Rows of spatial question data:
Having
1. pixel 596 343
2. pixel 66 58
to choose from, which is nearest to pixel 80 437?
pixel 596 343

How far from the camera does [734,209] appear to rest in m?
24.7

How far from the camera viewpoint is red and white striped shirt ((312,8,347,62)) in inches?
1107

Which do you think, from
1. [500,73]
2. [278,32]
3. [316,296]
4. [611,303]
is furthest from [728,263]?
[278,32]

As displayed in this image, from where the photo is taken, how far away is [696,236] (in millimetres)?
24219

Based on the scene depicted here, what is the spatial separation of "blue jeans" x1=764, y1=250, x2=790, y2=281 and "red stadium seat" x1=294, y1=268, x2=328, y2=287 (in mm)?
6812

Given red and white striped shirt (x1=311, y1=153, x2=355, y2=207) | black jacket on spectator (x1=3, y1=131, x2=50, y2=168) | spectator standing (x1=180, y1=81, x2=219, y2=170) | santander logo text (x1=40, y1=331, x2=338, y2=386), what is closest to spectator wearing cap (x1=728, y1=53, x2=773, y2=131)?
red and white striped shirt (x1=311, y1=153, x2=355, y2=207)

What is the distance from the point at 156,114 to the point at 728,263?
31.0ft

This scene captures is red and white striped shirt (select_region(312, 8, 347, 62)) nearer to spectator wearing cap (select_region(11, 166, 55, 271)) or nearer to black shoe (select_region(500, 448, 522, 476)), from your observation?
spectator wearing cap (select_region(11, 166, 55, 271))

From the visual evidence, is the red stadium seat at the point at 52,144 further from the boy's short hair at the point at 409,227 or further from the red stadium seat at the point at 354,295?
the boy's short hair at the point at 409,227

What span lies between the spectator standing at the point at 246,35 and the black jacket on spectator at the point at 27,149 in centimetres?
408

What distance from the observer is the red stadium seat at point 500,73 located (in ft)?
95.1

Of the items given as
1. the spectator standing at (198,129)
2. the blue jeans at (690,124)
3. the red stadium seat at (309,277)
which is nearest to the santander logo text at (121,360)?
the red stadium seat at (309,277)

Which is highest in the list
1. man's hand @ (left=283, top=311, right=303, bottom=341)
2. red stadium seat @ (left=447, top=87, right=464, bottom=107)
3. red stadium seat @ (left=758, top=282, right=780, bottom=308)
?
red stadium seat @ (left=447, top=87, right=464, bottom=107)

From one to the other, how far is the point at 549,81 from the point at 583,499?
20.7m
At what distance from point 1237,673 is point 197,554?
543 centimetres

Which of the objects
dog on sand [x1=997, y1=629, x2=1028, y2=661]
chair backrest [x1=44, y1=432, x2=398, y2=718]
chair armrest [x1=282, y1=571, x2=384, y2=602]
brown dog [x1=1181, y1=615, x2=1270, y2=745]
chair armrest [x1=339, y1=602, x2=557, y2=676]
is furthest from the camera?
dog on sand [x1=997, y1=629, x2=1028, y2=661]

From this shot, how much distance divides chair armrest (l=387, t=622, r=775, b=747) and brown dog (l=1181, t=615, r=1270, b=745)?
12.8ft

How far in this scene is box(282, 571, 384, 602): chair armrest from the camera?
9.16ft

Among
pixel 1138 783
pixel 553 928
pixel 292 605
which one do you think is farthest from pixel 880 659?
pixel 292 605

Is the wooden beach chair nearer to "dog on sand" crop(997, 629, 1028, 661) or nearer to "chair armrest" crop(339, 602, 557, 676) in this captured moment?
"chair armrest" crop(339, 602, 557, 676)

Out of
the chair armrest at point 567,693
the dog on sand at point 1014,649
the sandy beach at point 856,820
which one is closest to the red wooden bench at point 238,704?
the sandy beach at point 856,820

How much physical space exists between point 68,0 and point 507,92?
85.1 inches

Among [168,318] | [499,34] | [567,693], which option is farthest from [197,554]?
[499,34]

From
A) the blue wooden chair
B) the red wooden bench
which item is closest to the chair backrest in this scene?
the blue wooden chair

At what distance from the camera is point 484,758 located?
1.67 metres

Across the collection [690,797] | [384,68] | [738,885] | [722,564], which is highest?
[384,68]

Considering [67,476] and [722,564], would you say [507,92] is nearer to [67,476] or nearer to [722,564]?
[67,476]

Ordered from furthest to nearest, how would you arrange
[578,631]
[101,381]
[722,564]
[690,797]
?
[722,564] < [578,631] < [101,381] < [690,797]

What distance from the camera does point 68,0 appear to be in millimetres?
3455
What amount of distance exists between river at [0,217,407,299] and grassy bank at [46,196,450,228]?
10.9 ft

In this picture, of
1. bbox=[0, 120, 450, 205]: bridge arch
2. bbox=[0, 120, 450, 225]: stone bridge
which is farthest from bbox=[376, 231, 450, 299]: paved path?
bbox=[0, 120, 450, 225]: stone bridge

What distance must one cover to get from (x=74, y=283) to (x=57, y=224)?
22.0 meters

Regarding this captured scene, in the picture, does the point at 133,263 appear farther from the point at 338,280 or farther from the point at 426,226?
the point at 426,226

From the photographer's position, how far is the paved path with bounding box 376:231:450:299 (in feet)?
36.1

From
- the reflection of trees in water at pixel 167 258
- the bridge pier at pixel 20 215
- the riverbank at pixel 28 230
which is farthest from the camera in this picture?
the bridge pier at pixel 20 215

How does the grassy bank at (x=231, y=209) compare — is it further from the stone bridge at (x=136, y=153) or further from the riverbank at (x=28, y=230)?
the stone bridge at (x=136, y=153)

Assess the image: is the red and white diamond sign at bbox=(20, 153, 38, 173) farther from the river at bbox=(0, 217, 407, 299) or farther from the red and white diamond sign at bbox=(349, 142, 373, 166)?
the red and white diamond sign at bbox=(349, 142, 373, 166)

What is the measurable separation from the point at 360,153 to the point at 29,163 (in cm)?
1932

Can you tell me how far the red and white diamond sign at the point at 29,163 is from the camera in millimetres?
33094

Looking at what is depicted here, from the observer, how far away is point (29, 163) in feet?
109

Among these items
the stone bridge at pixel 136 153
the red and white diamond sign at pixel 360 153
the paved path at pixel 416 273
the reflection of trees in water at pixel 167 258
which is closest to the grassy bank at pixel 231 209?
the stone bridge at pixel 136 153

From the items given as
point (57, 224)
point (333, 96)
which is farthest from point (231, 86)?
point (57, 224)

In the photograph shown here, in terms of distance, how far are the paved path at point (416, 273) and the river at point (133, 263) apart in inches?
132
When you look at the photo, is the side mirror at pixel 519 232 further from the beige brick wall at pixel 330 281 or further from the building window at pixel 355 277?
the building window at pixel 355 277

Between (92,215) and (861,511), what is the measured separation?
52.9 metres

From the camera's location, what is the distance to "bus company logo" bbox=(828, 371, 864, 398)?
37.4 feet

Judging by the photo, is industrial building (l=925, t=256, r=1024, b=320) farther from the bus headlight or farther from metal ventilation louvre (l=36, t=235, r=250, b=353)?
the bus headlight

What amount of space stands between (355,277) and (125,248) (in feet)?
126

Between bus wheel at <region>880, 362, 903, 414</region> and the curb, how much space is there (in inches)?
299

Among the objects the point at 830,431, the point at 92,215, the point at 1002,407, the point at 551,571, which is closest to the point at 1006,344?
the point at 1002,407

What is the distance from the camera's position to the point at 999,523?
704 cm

INSTRUCTIONS TO FOLLOW
Return the listing above in full, character for character.

RESPONSE TO THIS TASK
Having
1. pixel 596 343
2. pixel 66 58
to choose from, which is nearest to pixel 80 437?
pixel 596 343

How far from the camera does [734,209] appear to rest in m?
24.7

How far from the camera viewpoint is red and white striped shirt ((312,8,347,62)) in inches?
1107

Which do you think, from
1. [500,73]
2. [278,32]
3. [316,296]
4. [611,303]
is furthest from [728,263]?
[278,32]

As displayed in this image, from where the photo is taken, how far away is [696,236] (in millimetres)?
24219

Based on the scene depicted here, what is the spatial separation of "blue jeans" x1=764, y1=250, x2=790, y2=281 and "red stadium seat" x1=294, y1=268, x2=328, y2=287 (in mm)?
6812

Given red and white striped shirt (x1=311, y1=153, x2=355, y2=207) | black jacket on spectator (x1=3, y1=131, x2=50, y2=168) | spectator standing (x1=180, y1=81, x2=219, y2=170) | santander logo text (x1=40, y1=331, x2=338, y2=386), what is closest to spectator wearing cap (x1=728, y1=53, x2=773, y2=131)?
red and white striped shirt (x1=311, y1=153, x2=355, y2=207)

What is the distance from the point at 156,114 to the point at 728,263?
31.0ft

This scene captures is red and white striped shirt (select_region(312, 8, 347, 62)) nearer to spectator wearing cap (select_region(11, 166, 55, 271)) or nearer to black shoe (select_region(500, 448, 522, 476)), from your observation?
spectator wearing cap (select_region(11, 166, 55, 271))

From the visual evidence, is the red stadium seat at the point at 52,144 further from the boy's short hair at the point at 409,227 or further from the red stadium seat at the point at 354,295?
the boy's short hair at the point at 409,227

What span lies between the spectator standing at the point at 246,35 and the black jacket on spectator at the point at 27,149 in centimetres?
408

What distance from the observer is the red stadium seat at point 500,73 located (in ft)?
95.1

Of the items given as
1. the spectator standing at (198,129)
2. the blue jeans at (690,124)
3. the red stadium seat at (309,277)
which is nearest to the santander logo text at (121,360)?
the red stadium seat at (309,277)

Which is highest in the list
1. man's hand @ (left=283, top=311, right=303, bottom=341)
2. red stadium seat @ (left=447, top=87, right=464, bottom=107)
3. red stadium seat @ (left=758, top=282, right=780, bottom=308)
?
red stadium seat @ (left=447, top=87, right=464, bottom=107)

From one to the other, how far is the point at 549,81 from the point at 583,499?
20.7m
At what distance from point 1237,673 is point 197,554?
543 centimetres

Which of the objects
dog on sand [x1=997, y1=629, x2=1028, y2=661]
chair backrest [x1=44, y1=432, x2=398, y2=718]
chair armrest [x1=282, y1=571, x2=384, y2=602]
brown dog [x1=1181, y1=615, x2=1270, y2=745]
chair armrest [x1=339, y1=602, x2=557, y2=676]
is furthest from the camera?
dog on sand [x1=997, y1=629, x2=1028, y2=661]

From this shot, how much distance divides chair armrest (l=387, t=622, r=775, b=747) and brown dog (l=1181, t=615, r=1270, b=745)?
12.8ft

How far in this scene is box(282, 571, 384, 602): chair armrest from the camera?
9.16ft

Among
pixel 1138 783
pixel 553 928
pixel 292 605
which one do you think is farthest from pixel 880 659?
pixel 292 605

Is the wooden beach chair nearer to "dog on sand" crop(997, 629, 1028, 661) or nearer to "chair armrest" crop(339, 602, 557, 676) in this captured moment?
"chair armrest" crop(339, 602, 557, 676)

Out of
the chair armrest at point 567,693
the dog on sand at point 1014,649
the sandy beach at point 856,820
which one is closest to the red wooden bench at point 238,704?
the sandy beach at point 856,820

How much physical space exists between point 68,0 and point 507,92?
85.1 inches

Among [168,318] | [499,34] | [567,693], which option is farthest from [197,554]?
[499,34]

From
A) the blue wooden chair
B) the red wooden bench
which item is closest to the chair backrest in this scene?
the blue wooden chair

At what distance from the camera is point 484,758 located?
1.67 metres

Across the collection [690,797] | [384,68] | [738,885] | [722,564], which is highest?
[384,68]

Considering [67,476] and [722,564], would you say [507,92] is nearer to [67,476] or nearer to [722,564]?
[67,476]

Ordered from furthest to nearest, how would you arrange
[578,631]
[101,381]
[722,564]
[690,797]
?
[722,564] < [578,631] < [101,381] < [690,797]

What distance from the camera does point 68,0 appear to be in millimetres?
3455
What amount of distance exists between river at [0,217,407,299] and grassy bank at [46,196,450,228]?
10.9 ft

In this picture, of
1. bbox=[0, 120, 450, 205]: bridge arch
2. bbox=[0, 120, 450, 225]: stone bridge
which is farthest from bbox=[376, 231, 450, 299]: paved path?
bbox=[0, 120, 450, 225]: stone bridge

What distance must one cover to get from (x=74, y=283) to (x=57, y=224)?
22.0 meters

Regarding this captured scene, in the picture, does the point at 133,263 appear farther from the point at 338,280 or farther from the point at 426,226?
the point at 426,226

From the photographer's position, how far is the paved path with bounding box 376:231:450:299 (in feet)?
36.1

From
- the reflection of trees in water at pixel 167 258
- the bridge pier at pixel 20 215
- the riverbank at pixel 28 230
which is farthest from the camera in this picture?
the bridge pier at pixel 20 215

How does the grassy bank at (x=231, y=209) compare — is it further from the stone bridge at (x=136, y=153) or further from the riverbank at (x=28, y=230)?
the stone bridge at (x=136, y=153)

Assess the image: is the red and white diamond sign at bbox=(20, 153, 38, 173) farther from the river at bbox=(0, 217, 407, 299) or farther from the red and white diamond sign at bbox=(349, 142, 373, 166)?
the red and white diamond sign at bbox=(349, 142, 373, 166)

What is the measurable separation from the point at 360,153 to the point at 29,163 (in cm)?
1932

Can you tell me how far the red and white diamond sign at the point at 29,163 is from the camera in millimetres?
33094

Looking at what is depicted here, from the observer, how far away is point (29, 163) in feet?
109

Among these items
the stone bridge at pixel 136 153
the red and white diamond sign at pixel 360 153
the paved path at pixel 416 273
the reflection of trees in water at pixel 167 258
which is closest to the grassy bank at pixel 231 209?
the stone bridge at pixel 136 153

From the items given as
point (57, 224)
point (333, 96)
which is farthest from point (231, 86)?
point (57, 224)

In the photograph shown here, in terms of distance, how far are the paved path at point (416, 273) and the river at point (133, 263) apart in inches?
132
When you look at the photo, is the side mirror at pixel 519 232 further from the beige brick wall at pixel 330 281 or further from the building window at pixel 355 277?
the building window at pixel 355 277

Between (92,215) and (861,511), what is the measured separation?
52.9 metres

From the camera's location, what is the distance to "bus company logo" bbox=(828, 371, 864, 398)?
37.4 feet

Judging by the photo, is industrial building (l=925, t=256, r=1024, b=320) farther from the bus headlight or farther from metal ventilation louvre (l=36, t=235, r=250, b=353)?
the bus headlight

What amount of space stands between (355,277) and (125,248) (in feet)?
126

Between bus wheel at <region>880, 362, 903, 414</region> and the curb, how much space is there (in inches)?
299

Among the objects the point at 830,431, the point at 92,215, the point at 1002,407, the point at 551,571, which is closest to the point at 1006,344?
the point at 1002,407

What is the distance from the camera's position to the point at 999,523?
704 cm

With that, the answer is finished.